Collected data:
*** Block opens ***

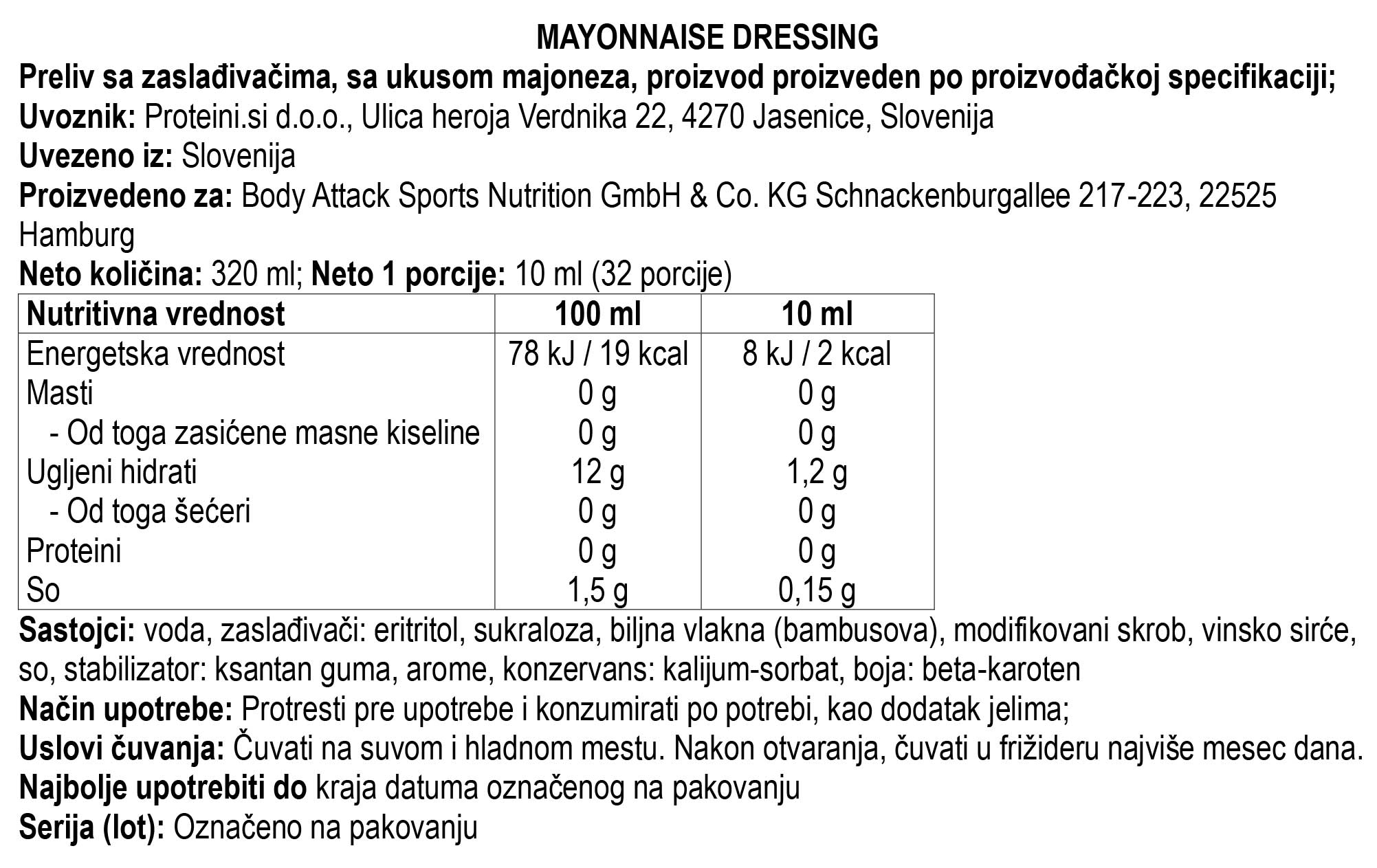 MAYONNAISE DRESSING

Preliv sa zaslađivačima, sa ukusom majoneza, proizvod proizveden po proizvođačkoj specifikaciji;
Uvoznik: Proteini.si d.o.o., Ulica heroja Verdnika 22, 4270 Jasenice, Slovenija
Uvezeno iz: Slovenija
Proizvedeno za: Body Attack Sports Nutrition GmbH & Co. KG Schnackenburgallee 217-223, 22525 Hamburg
Neto količina: 320 ml; Neto 1 porcije: 10 ml (32 porcije)

| Nutritivna vrednost | 100 ml | 10 ml |
|---|---|---|
| Energetska vrednost | 78 kJ / 19 kcal | 8 kJ / 2 kcal |
| Masti | 0 g | 0 g |
| - Od toga zasićene masne kiseline | 0 g | 0 g |
| Ugljeni hidrati | 12 g | 1,2 g |
| - Od toga šećeri | 0 g | 0 g |
| Proteini | 0 g | 0 g |
| So | 1,5 g | 0,15 g |

Sastojci: voda, zaslađivači: eritritol, sukraloza, biljna vlakna (bambusova), modifikovani skrob, vinsko sirće, so, stabilizator: ksantan guma, arome, konzervans: kalijum-sorbat, boja: beta-karoten
Način upotrebe: Protresti pre upotrebe i konzumirati po potrebi, kao dodatak jelima;
Uslovi čuvanja: Čuvati na suvom i hladnom mestu. Nakon otvaranja, čuvati u frižideru najviše mesec dana.
Najbolje upotrebiti do kraja datuma označenog na pakovanju
Serija (lot): Označeno na pakovanju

*** Block closes ***

» YOUR OBJECTIVE: All that is wanted is a faithful reproduction of the line above with "12 g | 1,2 g |", the line with "Sastojci: voda, zaslađivači: eritritol, sukraloza, biljna", and every line in between.

» RESULT BELOW:
| Ugljeni hidrati | 12 g | 1,2 g |
| - Od toga šećeri | 0 g | 0 g |
| Proteini | 0 g | 0 g |
| So | 1,5 g | 0,15 g |

Sastojci: voda, zaslađivači: eritritol, sukraloza, biljna vlakna (bambusova), modifikovani skrob, vinsko sirće, so, stabilizator: ksantan guma, arome, konzervans: kalijum-sorbat, boja: beta-karoten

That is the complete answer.